Я остался наедине со своими невеселыми мыслями и бутылкой кислого вина, которое где-то раздобыл Джарра. Видимо, статус хозяина замка имеет свои преимущества, но я с радостью поменял бы тепло этого напитка на прикосновение Дьяны. Если б я только мог разделить ее уверенность! Мне хотелось бы верить подобно ей, но Тарн перед отъездом был так слаб! Даже если ему удалось добраться до Чандаккара, его наверняка убили львиные всадники или обратный путь. Я сожалею о нем. А еще больше я сожалею о тайне его смерти. Мне нужны доказательства его гибели, чтобы убедить в ней Дьяну. Без этого мы можем навсегда остаться разлученными, и я буду гнить в этом замке до старости, или придут новые отряды нарцев и убьют меня.

Можно сделать ужасное признание? Я стал другим человеком. Эта война сожрала меня. Я жажду Дьяны. Она дразнит меня словами любви, показывает мне моего ребенка, заставляет меня обожать их обеих — а потом не подпускает меня. И я начинаю ненавидеть ее за это. Я ненавижу ее стойкость, потому что у меня ее не осталось. Я ненавижу ее верность Тарну. Она словно верный пес ждет у дверей умершего хозяина. Я все еще ревную ее к этому искореженному праведнику, который даже после смерти не отдает мне Дьяну. Разрази меня гром, я так одинок!

47

Стук в дверь раздался в тот самый миг, когда Ричиус дописывал в дневнике последнее слово. Час был поздний — неподходящий для дружеских визитов, от неожиданного звука он вздрогнул и чуть не опрокинул стоявшую на столе бутылку.

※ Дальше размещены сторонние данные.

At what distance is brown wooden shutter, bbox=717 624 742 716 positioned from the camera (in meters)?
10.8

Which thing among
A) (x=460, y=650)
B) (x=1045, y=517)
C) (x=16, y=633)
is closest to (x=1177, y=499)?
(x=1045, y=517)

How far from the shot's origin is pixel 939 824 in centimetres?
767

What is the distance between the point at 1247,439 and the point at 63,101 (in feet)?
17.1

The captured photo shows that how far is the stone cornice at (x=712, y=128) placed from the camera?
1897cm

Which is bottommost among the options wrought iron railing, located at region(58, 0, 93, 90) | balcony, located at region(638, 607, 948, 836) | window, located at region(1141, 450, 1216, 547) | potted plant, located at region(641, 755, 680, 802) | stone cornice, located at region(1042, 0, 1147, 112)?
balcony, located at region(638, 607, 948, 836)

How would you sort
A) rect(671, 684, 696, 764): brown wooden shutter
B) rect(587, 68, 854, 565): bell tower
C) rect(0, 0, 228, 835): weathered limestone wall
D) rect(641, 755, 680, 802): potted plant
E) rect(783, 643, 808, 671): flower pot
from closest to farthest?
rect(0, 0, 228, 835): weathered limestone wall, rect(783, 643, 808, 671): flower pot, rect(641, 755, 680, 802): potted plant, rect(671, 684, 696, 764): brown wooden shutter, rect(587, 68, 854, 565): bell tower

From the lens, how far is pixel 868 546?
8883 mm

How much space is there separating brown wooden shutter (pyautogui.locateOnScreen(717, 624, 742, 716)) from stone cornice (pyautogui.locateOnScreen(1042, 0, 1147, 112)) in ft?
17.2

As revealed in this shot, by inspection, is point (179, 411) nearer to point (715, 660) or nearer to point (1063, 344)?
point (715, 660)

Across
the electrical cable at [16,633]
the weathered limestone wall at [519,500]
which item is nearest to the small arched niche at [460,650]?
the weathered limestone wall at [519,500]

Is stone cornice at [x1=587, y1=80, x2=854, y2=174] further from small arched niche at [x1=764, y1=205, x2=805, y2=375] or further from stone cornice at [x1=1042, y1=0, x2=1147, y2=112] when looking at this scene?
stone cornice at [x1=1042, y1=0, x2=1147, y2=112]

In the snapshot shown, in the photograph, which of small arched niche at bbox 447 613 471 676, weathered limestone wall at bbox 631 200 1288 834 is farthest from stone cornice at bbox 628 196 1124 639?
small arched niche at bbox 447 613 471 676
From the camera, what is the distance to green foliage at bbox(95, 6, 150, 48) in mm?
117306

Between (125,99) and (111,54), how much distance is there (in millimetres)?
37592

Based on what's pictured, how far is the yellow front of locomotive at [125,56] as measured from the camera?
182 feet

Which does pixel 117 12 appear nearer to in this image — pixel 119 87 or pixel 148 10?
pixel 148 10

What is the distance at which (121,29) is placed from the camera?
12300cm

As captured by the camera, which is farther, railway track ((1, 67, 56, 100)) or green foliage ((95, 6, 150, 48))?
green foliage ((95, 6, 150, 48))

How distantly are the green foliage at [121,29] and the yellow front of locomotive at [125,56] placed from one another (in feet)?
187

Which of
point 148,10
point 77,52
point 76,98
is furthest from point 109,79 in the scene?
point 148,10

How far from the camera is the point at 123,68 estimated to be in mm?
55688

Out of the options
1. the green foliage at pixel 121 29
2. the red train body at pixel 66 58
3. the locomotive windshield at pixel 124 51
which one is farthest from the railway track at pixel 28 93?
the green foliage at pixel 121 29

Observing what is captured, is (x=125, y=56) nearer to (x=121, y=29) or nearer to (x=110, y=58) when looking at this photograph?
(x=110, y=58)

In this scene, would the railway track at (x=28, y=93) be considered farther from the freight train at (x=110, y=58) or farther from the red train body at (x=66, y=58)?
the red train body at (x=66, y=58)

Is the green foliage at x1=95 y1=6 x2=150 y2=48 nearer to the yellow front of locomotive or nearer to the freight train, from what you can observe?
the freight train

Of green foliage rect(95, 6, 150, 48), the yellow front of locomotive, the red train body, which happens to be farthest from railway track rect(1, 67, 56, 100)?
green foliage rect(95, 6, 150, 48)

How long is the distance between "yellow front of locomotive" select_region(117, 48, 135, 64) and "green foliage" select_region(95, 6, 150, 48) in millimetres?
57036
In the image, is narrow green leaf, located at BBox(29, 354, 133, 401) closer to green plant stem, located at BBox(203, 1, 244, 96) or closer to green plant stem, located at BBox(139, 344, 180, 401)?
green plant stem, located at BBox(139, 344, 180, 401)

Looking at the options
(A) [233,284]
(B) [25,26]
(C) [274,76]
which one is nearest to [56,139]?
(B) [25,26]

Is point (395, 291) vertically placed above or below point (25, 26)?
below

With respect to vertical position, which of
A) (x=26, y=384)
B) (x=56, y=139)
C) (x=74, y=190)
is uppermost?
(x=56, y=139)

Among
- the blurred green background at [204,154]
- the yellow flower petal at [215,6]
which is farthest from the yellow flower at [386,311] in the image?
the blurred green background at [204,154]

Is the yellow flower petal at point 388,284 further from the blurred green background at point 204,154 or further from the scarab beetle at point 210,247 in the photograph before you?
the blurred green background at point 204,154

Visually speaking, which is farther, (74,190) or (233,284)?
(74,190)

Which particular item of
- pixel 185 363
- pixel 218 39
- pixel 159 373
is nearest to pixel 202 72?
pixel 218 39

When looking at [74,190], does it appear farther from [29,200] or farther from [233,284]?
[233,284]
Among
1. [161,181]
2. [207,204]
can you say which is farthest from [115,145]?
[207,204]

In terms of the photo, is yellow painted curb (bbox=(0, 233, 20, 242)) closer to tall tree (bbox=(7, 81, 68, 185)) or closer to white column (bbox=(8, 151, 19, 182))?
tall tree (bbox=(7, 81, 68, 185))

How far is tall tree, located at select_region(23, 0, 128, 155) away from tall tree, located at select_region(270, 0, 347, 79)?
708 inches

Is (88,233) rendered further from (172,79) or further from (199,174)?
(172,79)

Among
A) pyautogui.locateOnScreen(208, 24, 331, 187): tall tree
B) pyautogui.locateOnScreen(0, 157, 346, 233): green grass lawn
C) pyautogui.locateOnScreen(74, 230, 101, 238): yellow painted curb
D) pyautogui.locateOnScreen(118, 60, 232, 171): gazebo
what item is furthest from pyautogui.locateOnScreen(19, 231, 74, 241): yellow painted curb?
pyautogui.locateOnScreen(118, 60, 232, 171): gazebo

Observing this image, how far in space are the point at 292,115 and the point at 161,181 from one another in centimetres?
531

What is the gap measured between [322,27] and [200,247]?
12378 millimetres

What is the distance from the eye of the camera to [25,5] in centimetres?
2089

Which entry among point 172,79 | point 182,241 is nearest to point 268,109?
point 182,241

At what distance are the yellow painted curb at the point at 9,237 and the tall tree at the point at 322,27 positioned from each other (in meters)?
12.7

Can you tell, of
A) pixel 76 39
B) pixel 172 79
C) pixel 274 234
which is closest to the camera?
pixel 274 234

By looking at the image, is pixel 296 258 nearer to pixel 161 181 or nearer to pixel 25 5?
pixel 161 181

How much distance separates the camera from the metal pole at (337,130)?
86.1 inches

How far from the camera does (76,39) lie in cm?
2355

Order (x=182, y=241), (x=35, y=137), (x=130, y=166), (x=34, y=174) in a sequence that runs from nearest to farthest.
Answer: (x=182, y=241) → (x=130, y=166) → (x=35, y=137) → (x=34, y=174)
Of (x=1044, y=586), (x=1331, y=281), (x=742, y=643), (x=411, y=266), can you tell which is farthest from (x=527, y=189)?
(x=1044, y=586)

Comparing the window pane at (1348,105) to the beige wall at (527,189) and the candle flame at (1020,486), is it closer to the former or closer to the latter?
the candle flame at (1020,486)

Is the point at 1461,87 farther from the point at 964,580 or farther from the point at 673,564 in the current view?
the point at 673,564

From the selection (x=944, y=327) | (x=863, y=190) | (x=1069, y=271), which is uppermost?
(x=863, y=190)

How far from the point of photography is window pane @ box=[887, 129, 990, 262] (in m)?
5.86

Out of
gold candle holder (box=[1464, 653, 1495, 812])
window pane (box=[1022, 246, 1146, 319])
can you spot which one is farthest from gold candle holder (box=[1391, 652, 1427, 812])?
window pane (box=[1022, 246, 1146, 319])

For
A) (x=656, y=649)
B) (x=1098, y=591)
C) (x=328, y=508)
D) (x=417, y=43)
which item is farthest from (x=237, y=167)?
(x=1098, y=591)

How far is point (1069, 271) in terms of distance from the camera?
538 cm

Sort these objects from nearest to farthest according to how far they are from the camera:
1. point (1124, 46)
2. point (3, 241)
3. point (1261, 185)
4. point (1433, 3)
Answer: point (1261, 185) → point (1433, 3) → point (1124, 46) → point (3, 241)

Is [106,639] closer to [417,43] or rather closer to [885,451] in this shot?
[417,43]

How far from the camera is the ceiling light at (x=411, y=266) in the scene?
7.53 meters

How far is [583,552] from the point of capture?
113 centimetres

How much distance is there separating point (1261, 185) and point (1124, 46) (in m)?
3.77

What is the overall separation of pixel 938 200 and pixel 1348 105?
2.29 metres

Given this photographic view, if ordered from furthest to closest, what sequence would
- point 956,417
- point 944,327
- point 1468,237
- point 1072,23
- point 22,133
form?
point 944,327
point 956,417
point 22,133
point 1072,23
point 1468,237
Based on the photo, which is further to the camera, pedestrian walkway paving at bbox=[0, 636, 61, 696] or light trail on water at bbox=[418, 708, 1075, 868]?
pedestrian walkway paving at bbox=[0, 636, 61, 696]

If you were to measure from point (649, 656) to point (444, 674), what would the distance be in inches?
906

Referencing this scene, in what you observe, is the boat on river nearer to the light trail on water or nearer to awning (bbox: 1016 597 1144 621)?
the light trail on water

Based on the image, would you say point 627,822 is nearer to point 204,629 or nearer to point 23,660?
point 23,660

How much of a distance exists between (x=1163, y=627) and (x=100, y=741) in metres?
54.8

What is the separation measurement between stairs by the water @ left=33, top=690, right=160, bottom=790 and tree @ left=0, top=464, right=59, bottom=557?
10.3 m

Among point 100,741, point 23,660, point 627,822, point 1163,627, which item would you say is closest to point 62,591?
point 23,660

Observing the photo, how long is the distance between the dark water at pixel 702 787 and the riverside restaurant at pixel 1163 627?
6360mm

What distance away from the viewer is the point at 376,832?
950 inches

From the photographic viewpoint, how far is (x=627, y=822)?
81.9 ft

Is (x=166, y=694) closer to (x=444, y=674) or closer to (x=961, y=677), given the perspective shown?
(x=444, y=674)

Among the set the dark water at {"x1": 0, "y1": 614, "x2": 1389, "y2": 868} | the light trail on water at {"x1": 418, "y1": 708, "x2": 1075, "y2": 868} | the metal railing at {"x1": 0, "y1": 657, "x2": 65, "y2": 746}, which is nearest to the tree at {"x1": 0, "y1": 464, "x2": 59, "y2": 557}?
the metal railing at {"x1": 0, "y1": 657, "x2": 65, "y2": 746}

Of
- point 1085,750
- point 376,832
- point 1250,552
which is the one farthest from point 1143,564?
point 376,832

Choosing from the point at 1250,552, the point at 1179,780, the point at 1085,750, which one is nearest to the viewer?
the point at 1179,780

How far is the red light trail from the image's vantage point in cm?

Он отодвинул ее подальше и застонал: он слишком пьян, чтобы вести нормальный разговор. Стук повторился — более настойчиво. Ричиус прерывисто вздохнул.

— Сейчас уже поздно, — промямлил он. — Кто там?

— Ричиус, это я, Дьяна.

Он рывком встал и направился к двери; мимоходом увидел себя в зеркале: щетинистый, с растрепанными волосами… И, конечно, от него пахнет вином! Он беспокойно пригладил волосы рукой и открыл дверь.

— Дьяна?

Она робко улыбнулась. На ней была не ночная сорочка, как обычно вечером, а дневное платье, в котором она хлопотала у плиты. Дьяна пришла не одна, а вместе с Наджир, облаченной в мягкую сорочку из зеленого шелка, слабо стянутую на талии кушаком с пестрой вышивкой. Женщина стояла с опущенными долу глазами.

— Что это значит? — удивился Ричиус.

— Можно нам войти? — спросила Дьяна. — Я все тебе объясню.

Ричиус шагнул в сторону и жестом пригласил их в комнату. Наджир не отрывала взгляд от пола. На лице Дьяны читалось отчаяние. Она посмотрела на бутылку, стоявшую на столе рядом с открытым дневником, и снова на Ричиуса.

— Ты занят?

— Я собирался лечь. Уже очень поздно, Дьяна. Что-нибудь случилось?

Она поморщилась — значит готовится солгать.

— Нет, ничего. Я просто хотела привести к тебе Наджир.

— Зачем?

Дьяна в замешательстве переступила с ноги на ногу.